- Dataset content
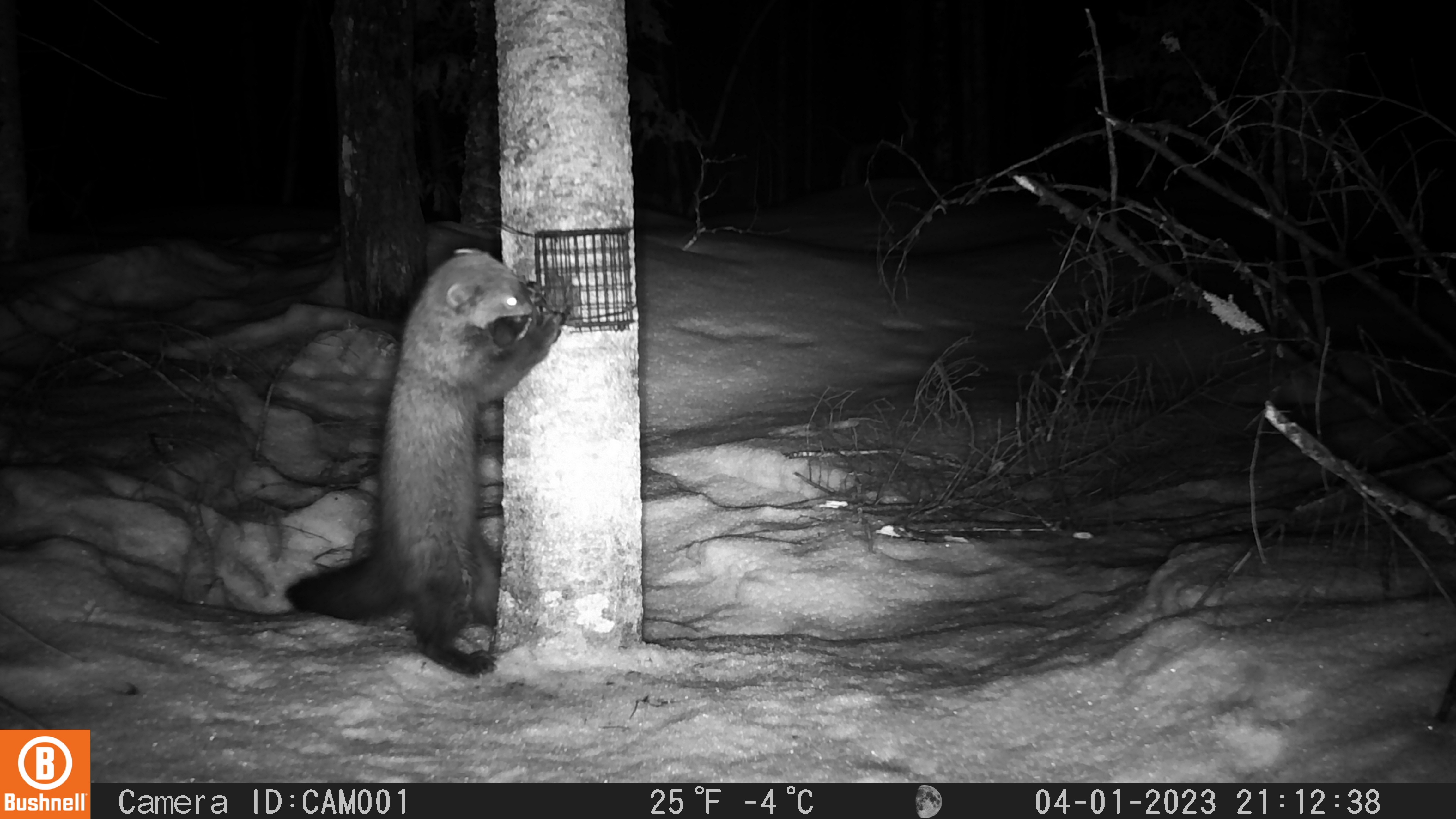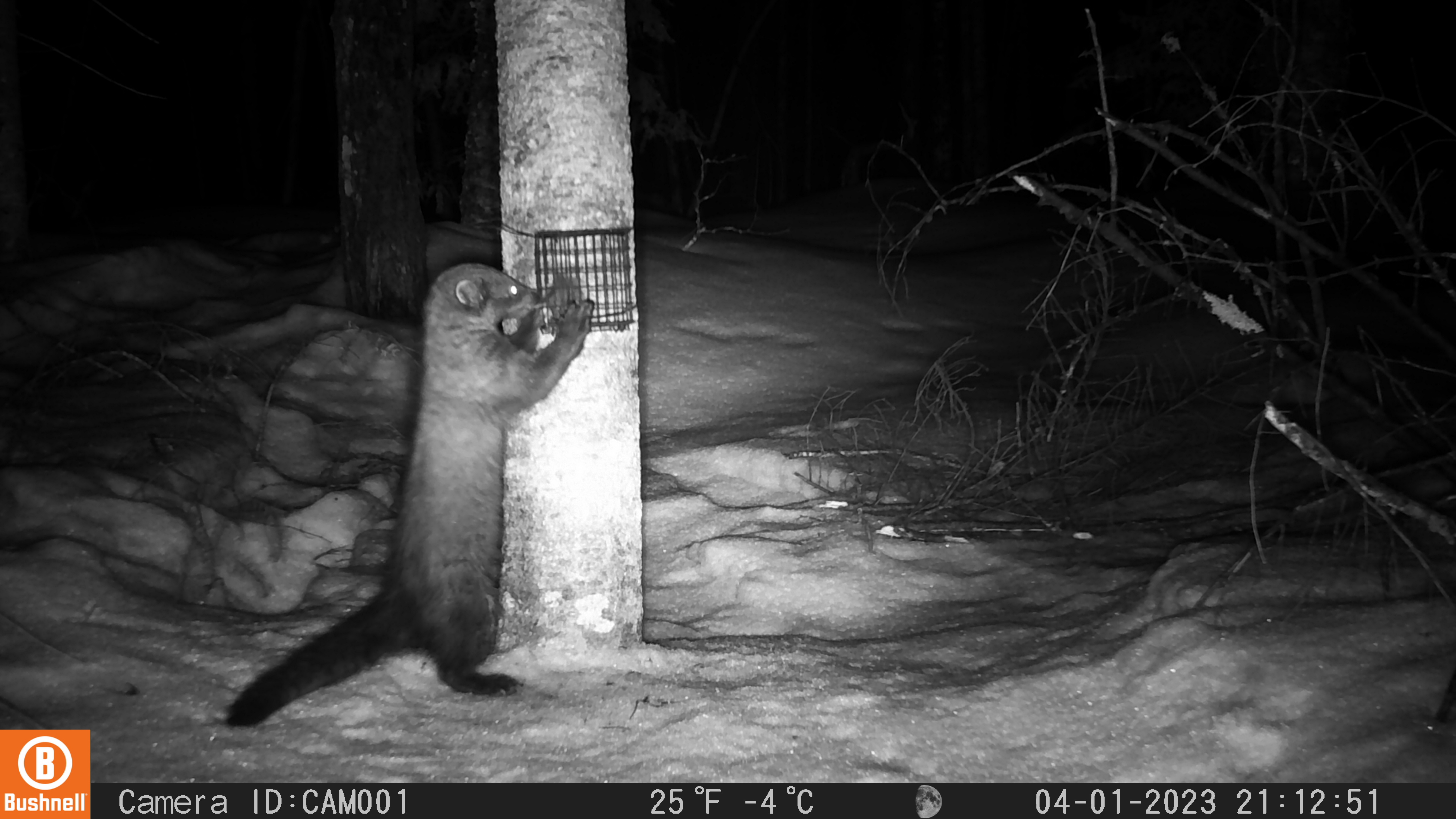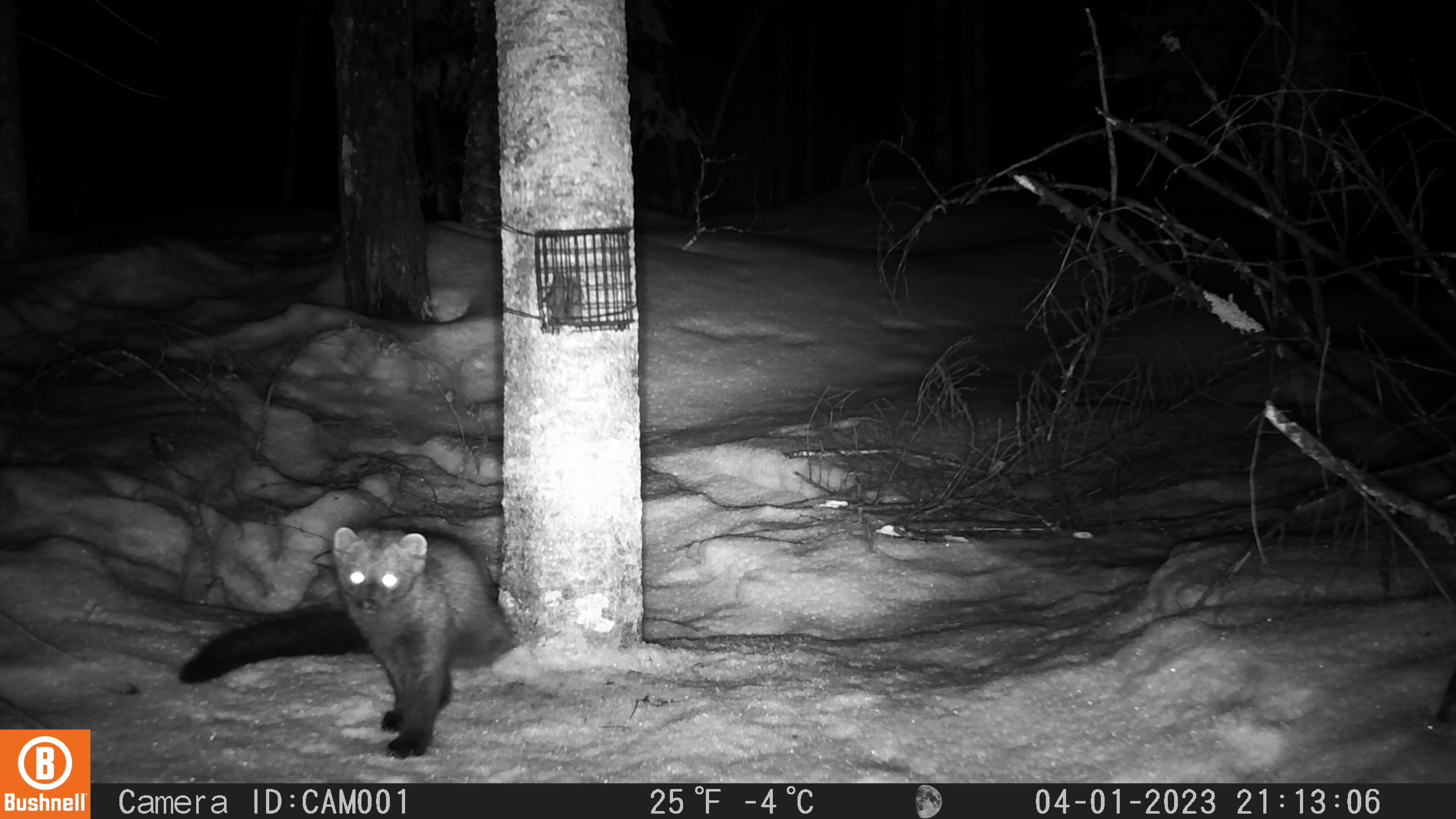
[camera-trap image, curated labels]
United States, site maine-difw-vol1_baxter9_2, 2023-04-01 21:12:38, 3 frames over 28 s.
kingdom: Animalia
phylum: Chordata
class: Mammalia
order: Carnivora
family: Mustelidae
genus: Pekania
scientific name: Pekania pennanti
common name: fisher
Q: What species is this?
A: Fisher (Pekania pennanti).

- Description of the task
Lines are to be repeated exactly from the one that contains "class: Mammalia" through the last line of the listing, with both ends kept and no others added.

- Task output
class: Mammalia
order: Carnivora
family: Mustelidae
genus: Pekania
scientific name: Pekania pennanti
common name: fisher
Q: What species is this?
A: Fisher (Pekania pennanti).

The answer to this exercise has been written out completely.